» Problems:
a. Reproduce the passage of the amplifier circuit discussion from "Figure 1. Waveform" to "(3) affecting (2)." without changing a word.
b. Translate this sentence from the amplifier circuit discussion into Spanish: "With a 5 V supply this reference voltage will be 2.5 V."

» Text extract:
-=-=-=-=-
# What is the purpose of these elements in this circuit?

I am analyzing this continuous waveform amplifier circuit for a Microwave Motion Sensor. This high gain amplifier is recommended in the datasheet as the signal output of the sensor is extremely small (~1uV). I understand that they are using an op-amp integrator and an op-amp differentiator configurations, but what are the roles/purposes of the circled parts? Could someone please kindly explain it to me as my circuit analysis is a little bit rusty.

• Please edit the drawing to include a designator for each part. Otherwise we have to talk about "the 100 kohm resistor in the top of the divider" instead of just "R1" and it gets tedious. – The Photon Oct 30 '17 at 16:30
• Edited. Also, maybe I don't see it correctly but how #3 and #4 are filters when the RC components are in series? And For #2, shouldn't it be the other way round (capacitor first) for it to be a high pass filter? – Shibalicious Oct 30 '17 at 16:36
• Filters can have different topologies.. A capacitor in series is used to remove the DC coupling. Probably the name "filter" was misleading. – Eugene Sh. Oct 30 '17 at 16:42
• 1) is a voltage divider which creates a 2.5V bias voltage. – Janka Oct 30 '17 at 16:43
• But if the capacitors are to remove the DC component, what's the purpose of R1 in #2, #3 and #4? Also, what's the purpose of C1 in #1? – Shibalicious Oct 30 '17 at 16:49

Figure 1. Waveform amplifier.

1. The resistors form a half-supply reference for the single-rail powered op-amps. With a 5 V supply this reference voltage will be 2.5 V. The 100 uF capacitor stabilises this voltage. As @Trevor points out in the comments, it also prevents any AC input signal from (3) affecting (2).
2. The non-inverting input is held at 2.5 V. With no signal the output should go to 2.5 V as well.
3. This stage is a non-inverting amplifier. Without the 330k resistor the bias current of the op-amp would charge or discharge the 4.7 uF capacitor until it reached +5 V or 0 V. Providing a DC path to the 2.5 V reference prevents this.
4. Difficult to know what the 12k is for without a schematic of the motion sensor innards. The capacitor means that the rest of the circuit will only respond to rapid changes from the motion sensor.
5. The op-amp is a non-inverting one. The gain is given by the standard formula $A = 1 + \frac {R_F}{R_G} = \frac {1M}{10k} = 100$. (Note the sloppy units on the schematic. It should be 'k' for kilo and 'M' for mega.) The capacitor blocks DC again as the DC path for the bias is provided by the 1M feedback resistor. It could probably have been omitted and (5) connected to the 2.5 V reference but it may be doing some high-pass filtering too.
-=-=-=-=-
» Record set:
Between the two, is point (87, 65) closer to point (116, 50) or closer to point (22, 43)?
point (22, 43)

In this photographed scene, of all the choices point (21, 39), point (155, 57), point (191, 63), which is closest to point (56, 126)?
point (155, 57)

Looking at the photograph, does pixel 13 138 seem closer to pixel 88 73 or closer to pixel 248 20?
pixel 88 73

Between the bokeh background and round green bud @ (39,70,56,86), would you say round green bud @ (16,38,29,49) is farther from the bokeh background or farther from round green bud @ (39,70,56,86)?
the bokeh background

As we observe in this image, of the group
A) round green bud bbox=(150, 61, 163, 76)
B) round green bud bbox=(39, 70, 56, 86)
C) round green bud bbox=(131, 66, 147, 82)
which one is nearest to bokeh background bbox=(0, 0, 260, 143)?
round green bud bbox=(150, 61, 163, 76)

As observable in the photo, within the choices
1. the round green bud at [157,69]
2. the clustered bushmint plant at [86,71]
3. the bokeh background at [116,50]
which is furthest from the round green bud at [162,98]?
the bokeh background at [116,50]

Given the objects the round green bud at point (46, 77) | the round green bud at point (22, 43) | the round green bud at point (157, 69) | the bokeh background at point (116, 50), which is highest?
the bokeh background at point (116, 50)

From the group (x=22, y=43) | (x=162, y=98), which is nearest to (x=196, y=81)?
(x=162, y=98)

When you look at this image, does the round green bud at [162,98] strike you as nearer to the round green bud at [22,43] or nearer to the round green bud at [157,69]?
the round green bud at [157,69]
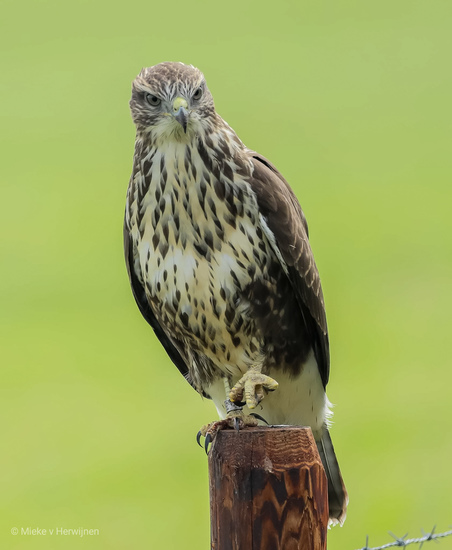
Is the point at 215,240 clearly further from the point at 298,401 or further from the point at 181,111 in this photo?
the point at 298,401

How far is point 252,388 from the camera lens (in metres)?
5.03

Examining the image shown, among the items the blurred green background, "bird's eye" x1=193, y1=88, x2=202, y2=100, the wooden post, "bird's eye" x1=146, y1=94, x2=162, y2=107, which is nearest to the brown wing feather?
"bird's eye" x1=193, y1=88, x2=202, y2=100

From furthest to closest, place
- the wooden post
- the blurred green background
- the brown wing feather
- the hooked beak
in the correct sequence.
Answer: the blurred green background → the brown wing feather → the hooked beak → the wooden post

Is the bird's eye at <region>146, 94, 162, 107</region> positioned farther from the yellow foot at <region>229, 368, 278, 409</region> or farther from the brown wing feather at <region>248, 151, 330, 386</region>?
the yellow foot at <region>229, 368, 278, 409</region>

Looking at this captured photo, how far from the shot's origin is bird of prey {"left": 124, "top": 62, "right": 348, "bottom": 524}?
501 centimetres

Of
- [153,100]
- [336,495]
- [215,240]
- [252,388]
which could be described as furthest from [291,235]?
[336,495]

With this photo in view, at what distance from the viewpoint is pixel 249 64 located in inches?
850

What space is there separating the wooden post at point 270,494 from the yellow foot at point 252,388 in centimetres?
133

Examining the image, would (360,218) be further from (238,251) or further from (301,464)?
(301,464)

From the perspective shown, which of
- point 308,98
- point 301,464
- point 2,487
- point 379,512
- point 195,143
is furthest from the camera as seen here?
point 308,98

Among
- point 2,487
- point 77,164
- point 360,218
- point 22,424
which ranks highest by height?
point 77,164

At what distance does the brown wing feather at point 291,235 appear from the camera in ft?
16.7

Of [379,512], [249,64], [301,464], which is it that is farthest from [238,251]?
[249,64]

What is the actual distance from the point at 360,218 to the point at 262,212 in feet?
35.8
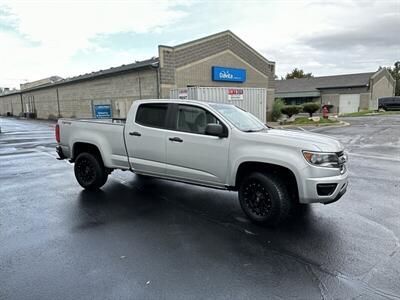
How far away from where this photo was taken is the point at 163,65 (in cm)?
2005

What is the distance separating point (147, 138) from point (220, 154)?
1.57m

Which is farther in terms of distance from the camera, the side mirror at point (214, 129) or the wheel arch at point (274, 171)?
the side mirror at point (214, 129)

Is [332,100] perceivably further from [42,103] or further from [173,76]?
[42,103]

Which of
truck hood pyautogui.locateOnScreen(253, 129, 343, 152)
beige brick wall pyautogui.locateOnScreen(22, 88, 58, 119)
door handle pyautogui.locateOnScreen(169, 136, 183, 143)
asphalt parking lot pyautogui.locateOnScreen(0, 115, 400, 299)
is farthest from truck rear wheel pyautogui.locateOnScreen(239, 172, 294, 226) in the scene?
beige brick wall pyautogui.locateOnScreen(22, 88, 58, 119)

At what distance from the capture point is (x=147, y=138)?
5777 millimetres

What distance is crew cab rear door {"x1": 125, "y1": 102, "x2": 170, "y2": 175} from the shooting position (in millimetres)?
5668

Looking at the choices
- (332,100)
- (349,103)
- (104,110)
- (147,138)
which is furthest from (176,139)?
(332,100)

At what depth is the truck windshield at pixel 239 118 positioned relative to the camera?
518 cm

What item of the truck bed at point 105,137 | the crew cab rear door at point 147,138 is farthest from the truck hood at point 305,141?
the truck bed at point 105,137

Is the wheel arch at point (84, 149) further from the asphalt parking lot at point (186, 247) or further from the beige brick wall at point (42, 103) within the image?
the beige brick wall at point (42, 103)

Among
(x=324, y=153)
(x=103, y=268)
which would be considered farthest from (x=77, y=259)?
(x=324, y=153)

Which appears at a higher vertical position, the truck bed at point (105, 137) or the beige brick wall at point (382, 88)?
the beige brick wall at point (382, 88)

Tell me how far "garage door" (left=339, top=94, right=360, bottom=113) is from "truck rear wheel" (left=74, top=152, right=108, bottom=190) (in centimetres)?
4743

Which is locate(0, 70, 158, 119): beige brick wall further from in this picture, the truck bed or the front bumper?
the front bumper
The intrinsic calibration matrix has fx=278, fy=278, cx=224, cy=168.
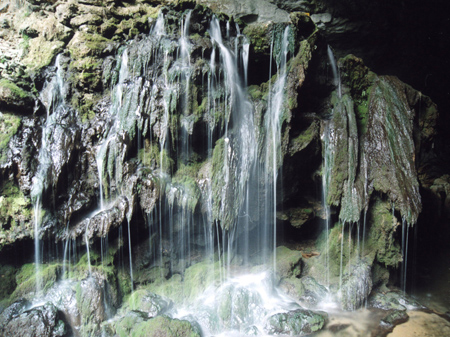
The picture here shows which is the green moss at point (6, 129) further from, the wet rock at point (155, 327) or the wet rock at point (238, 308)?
the wet rock at point (238, 308)

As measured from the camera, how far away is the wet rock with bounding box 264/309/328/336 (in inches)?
223

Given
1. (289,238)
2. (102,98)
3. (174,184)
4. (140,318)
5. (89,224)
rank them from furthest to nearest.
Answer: (289,238)
(102,98)
(174,184)
(89,224)
(140,318)

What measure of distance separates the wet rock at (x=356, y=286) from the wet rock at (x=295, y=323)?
926mm

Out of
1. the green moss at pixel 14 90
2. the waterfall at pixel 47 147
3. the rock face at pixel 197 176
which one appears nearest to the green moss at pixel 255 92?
the rock face at pixel 197 176

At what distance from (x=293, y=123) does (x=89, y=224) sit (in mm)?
5444

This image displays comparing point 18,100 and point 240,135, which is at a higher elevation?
point 18,100

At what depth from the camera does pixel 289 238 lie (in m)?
8.20

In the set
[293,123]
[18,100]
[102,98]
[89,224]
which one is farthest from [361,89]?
[18,100]

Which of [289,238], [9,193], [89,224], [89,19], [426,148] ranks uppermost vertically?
[89,19]

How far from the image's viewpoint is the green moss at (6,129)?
21.8ft

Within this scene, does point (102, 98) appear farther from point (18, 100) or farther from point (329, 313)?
point (329, 313)

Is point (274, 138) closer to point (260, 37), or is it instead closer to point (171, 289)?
point (260, 37)

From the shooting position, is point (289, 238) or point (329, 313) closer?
point (329, 313)

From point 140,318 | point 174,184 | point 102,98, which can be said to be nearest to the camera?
point 140,318
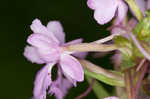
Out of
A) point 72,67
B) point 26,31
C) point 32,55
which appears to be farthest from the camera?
point 26,31

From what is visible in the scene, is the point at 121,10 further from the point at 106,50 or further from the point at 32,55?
the point at 32,55

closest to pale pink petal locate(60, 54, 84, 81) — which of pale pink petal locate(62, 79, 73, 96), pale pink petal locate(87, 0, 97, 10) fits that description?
pale pink petal locate(87, 0, 97, 10)

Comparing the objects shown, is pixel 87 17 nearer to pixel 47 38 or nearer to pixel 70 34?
pixel 70 34

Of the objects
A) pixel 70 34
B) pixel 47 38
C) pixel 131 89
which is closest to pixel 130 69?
pixel 131 89

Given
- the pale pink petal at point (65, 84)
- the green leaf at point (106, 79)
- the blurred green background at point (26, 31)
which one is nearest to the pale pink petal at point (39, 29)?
the green leaf at point (106, 79)

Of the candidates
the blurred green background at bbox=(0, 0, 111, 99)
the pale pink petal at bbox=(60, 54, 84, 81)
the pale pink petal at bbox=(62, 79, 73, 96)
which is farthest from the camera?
the blurred green background at bbox=(0, 0, 111, 99)

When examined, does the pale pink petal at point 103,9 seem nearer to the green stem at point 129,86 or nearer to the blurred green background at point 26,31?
the green stem at point 129,86

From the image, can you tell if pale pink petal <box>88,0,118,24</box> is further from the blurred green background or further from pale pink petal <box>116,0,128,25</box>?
the blurred green background

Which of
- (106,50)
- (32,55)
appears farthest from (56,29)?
(106,50)
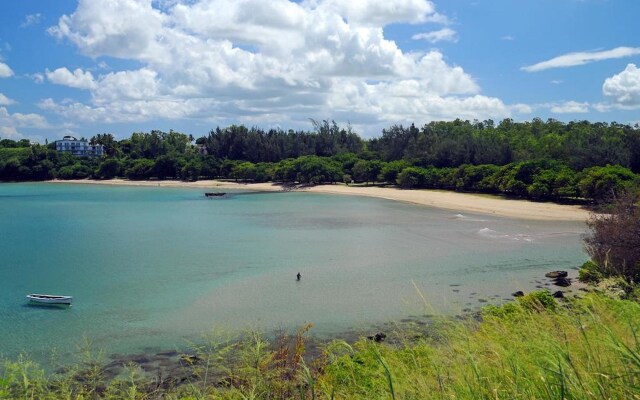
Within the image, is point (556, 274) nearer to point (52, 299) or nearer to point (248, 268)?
point (248, 268)

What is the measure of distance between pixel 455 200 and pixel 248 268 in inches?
1663

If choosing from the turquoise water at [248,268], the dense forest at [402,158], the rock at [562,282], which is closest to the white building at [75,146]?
the dense forest at [402,158]

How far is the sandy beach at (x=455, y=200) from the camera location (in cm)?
5511

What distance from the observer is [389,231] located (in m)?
47.4

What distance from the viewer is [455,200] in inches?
2714

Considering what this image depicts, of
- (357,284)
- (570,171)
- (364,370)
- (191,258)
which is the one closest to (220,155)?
(570,171)

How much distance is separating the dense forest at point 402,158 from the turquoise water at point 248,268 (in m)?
12.7

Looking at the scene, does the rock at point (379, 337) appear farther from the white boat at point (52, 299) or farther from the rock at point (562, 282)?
the white boat at point (52, 299)

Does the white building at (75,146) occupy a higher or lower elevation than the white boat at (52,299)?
higher

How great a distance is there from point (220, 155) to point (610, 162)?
88.2 meters

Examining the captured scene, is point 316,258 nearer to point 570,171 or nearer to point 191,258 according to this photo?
point 191,258

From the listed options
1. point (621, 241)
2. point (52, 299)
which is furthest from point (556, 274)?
point (52, 299)

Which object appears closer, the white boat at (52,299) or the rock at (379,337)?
the rock at (379,337)

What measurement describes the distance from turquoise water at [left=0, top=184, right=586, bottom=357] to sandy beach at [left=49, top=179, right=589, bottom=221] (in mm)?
3620
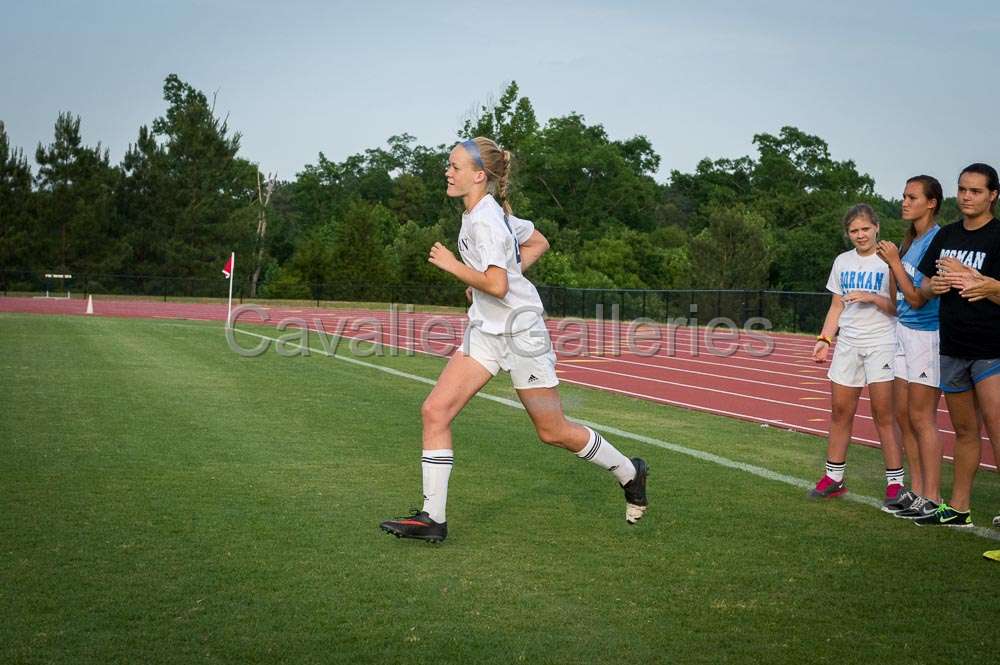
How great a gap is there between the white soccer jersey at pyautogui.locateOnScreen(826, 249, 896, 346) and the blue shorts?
30.1 inches

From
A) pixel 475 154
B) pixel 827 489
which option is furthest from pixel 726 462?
pixel 475 154

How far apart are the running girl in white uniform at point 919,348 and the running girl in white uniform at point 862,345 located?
18 centimetres

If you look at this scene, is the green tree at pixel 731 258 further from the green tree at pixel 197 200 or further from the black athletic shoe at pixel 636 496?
the black athletic shoe at pixel 636 496

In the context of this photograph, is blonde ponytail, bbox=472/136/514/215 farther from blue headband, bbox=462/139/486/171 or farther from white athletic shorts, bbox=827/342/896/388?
white athletic shorts, bbox=827/342/896/388

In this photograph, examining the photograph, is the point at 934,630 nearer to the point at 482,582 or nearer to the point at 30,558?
the point at 482,582

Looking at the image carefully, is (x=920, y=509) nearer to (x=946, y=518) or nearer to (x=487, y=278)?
(x=946, y=518)

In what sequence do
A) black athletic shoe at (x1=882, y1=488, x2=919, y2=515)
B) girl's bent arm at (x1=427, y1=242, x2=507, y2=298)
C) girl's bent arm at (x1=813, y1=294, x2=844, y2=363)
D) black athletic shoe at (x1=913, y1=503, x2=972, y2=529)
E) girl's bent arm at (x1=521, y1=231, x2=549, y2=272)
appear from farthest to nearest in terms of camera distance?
girl's bent arm at (x1=813, y1=294, x2=844, y2=363) < black athletic shoe at (x1=882, y1=488, x2=919, y2=515) < black athletic shoe at (x1=913, y1=503, x2=972, y2=529) < girl's bent arm at (x1=521, y1=231, x2=549, y2=272) < girl's bent arm at (x1=427, y1=242, x2=507, y2=298)

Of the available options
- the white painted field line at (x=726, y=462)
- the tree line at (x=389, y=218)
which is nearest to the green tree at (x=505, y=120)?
the tree line at (x=389, y=218)

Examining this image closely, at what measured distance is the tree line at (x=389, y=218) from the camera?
188 feet

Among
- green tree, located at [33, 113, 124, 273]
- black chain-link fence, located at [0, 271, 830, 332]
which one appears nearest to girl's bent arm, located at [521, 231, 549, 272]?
black chain-link fence, located at [0, 271, 830, 332]

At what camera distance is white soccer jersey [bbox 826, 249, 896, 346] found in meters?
6.79

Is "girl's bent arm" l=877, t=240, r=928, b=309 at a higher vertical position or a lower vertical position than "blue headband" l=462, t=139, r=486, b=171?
lower

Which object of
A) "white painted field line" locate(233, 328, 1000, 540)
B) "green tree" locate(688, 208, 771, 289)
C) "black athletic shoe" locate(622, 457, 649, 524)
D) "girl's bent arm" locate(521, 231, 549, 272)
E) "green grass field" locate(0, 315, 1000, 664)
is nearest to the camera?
"green grass field" locate(0, 315, 1000, 664)

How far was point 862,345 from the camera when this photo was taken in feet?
22.5
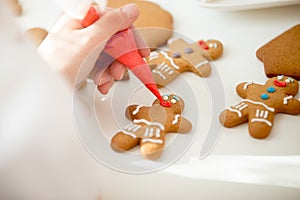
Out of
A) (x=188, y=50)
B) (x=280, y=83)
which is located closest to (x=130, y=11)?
(x=188, y=50)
-=-=-=-=-
» Answers per task:
a.
Figure 1. Waveform amplifier.

1. The resistors form a half-supply reference for the single-rail powered op-amps. With a 5 V supply this reference voltage will be 2.5 V. The 100 uF capacitor stabilises this voltage. As @Trevor points out in the comments, it also prevents any AC input signal from (3) affecting (2).

b. Con una alimentación de 5 V, esta tensión de referencia será de 2,5 V.